Record extracts:
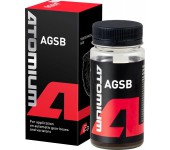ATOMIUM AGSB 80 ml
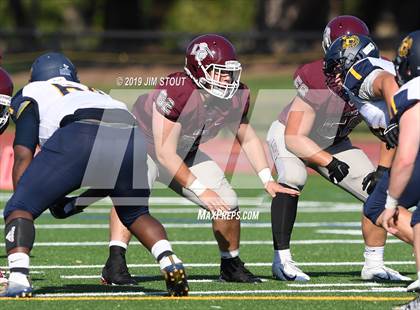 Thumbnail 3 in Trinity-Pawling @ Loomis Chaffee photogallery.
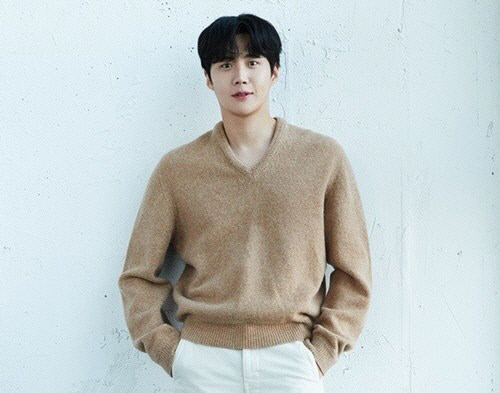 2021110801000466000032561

==

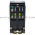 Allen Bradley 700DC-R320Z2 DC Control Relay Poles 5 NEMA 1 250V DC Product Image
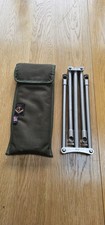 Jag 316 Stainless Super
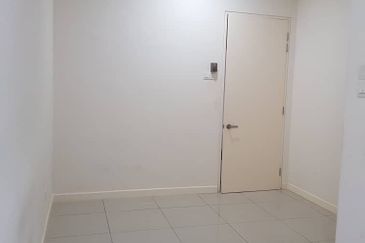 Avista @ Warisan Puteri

==

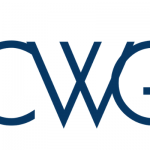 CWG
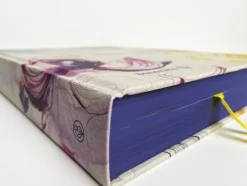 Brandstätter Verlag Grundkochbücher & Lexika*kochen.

Problem:
Beginning with the line holding "ATOMIUM AGSB 80 ml" in the material above, restate word for word each line through the line holding "2021110801000466000032561", and exclude pictures.

Exercise response:
ATOMIUM AGSB 80 ml
 Thumbnail 3 in Trinity-Pawling @ Loomis Chaffee photogallery.
 2021110801000466000032561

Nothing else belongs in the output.